Ricordate il piccolo Cena che era fuggito dal riformatorio e per guadagnare la libertà era finito sotto a un tram? Ma nel delirio dei suoi ultimi istanti gli apparve in visione la bicicletta, una Legnano da corsa nuova fiammante: «guardava e pregava anche per avere una vita migliore in questo mondo e in mezzo agli uomini più grandi e più fortunati di lui e proprio mentre stava passando in rassegna tutte queste cose sulla sua nuova bicicletta, questa si alzò, e Cena, rifiuto di riformatorio, ladro e miserabile a dodici anni, abbandonò con essa le strade di questa terra».

Franco Gàbici

 

Le citazioni iniziali sono tratte dalla Prefazione di Ennio Dirani al romanzo A.Oriani, La bicicletta, Ravenna, Longo Editore, 2002, p.10, p.11.
Il riferimento al romanzo Voici des ailes! è tratto dal capitolo La velocità, in S.Kern, Il tempo e lo spazio. La percezione del mondo tra Otto e Novecento, Bologna, Il Mulino, 1988, p. 143.
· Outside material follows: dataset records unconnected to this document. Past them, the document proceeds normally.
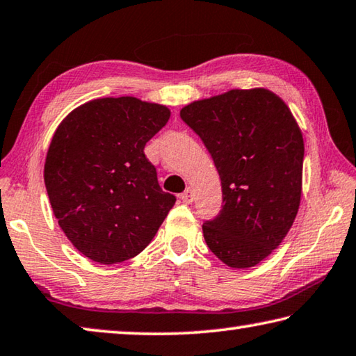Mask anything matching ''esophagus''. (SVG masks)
Returning <instances> with one entry per match:
<instances>
[{
    "label": "esophagus",
    "instance_id": "1",
    "mask_svg": "<svg viewBox=\"0 0 356 356\" xmlns=\"http://www.w3.org/2000/svg\"><path fill=\"white\" fill-rule=\"evenodd\" d=\"M180 200H182V202H185V204L193 202V190L186 188L182 195H180Z\"/></svg>",
    "mask_w": 356,
    "mask_h": 356
}]
</instances>
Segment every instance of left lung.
<instances>
[{
  "label": "left lung",
  "mask_w": 356,
  "mask_h": 356,
  "mask_svg": "<svg viewBox=\"0 0 356 356\" xmlns=\"http://www.w3.org/2000/svg\"><path fill=\"white\" fill-rule=\"evenodd\" d=\"M180 118L201 138L221 179L222 207L204 221L206 243L229 267H254L278 248L298 212L305 156L298 125L267 89L193 102Z\"/></svg>",
  "instance_id": "8db88e82"
}]
</instances>
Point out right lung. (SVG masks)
Segmentation results:
<instances>
[{
	"label": "right lung",
	"mask_w": 356,
	"mask_h": 356,
	"mask_svg": "<svg viewBox=\"0 0 356 356\" xmlns=\"http://www.w3.org/2000/svg\"><path fill=\"white\" fill-rule=\"evenodd\" d=\"M170 116L166 106L135 97L97 99L72 111L53 135L48 197L65 236L91 261L140 254L176 202L144 155Z\"/></svg>",
	"instance_id": "add662e5"
}]
</instances>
Franco Gàbici (Ravenna, 22 maggio 1943). Laureato in fisica, è direttore del Planetario e del Museo di scienze naturali di Ravenna. Giornalista pubblicista, collabora con articoli di scienza e costume ai quotidiani Il Resto del Carlino-La Nazione-Il Giorno, Avvenire e all'inserto "Tuttoscienze" de La Stampa. E' presidente della sezione ravennate della "Dante Alighieri".
Oltre a una ventina di saggi di storia locale ("Ravenna: cento anni di cinema", "Leopardi turista per caso"...), ha scritto "Didattica col Planetario" (La Nuova Italia, 1989) ed è autore dell'unica biografia di don Anacleto Bendazzi, considerato il più grande enigmista italiano ("Sulle rime del don", Ravenna, Essegì, 1996).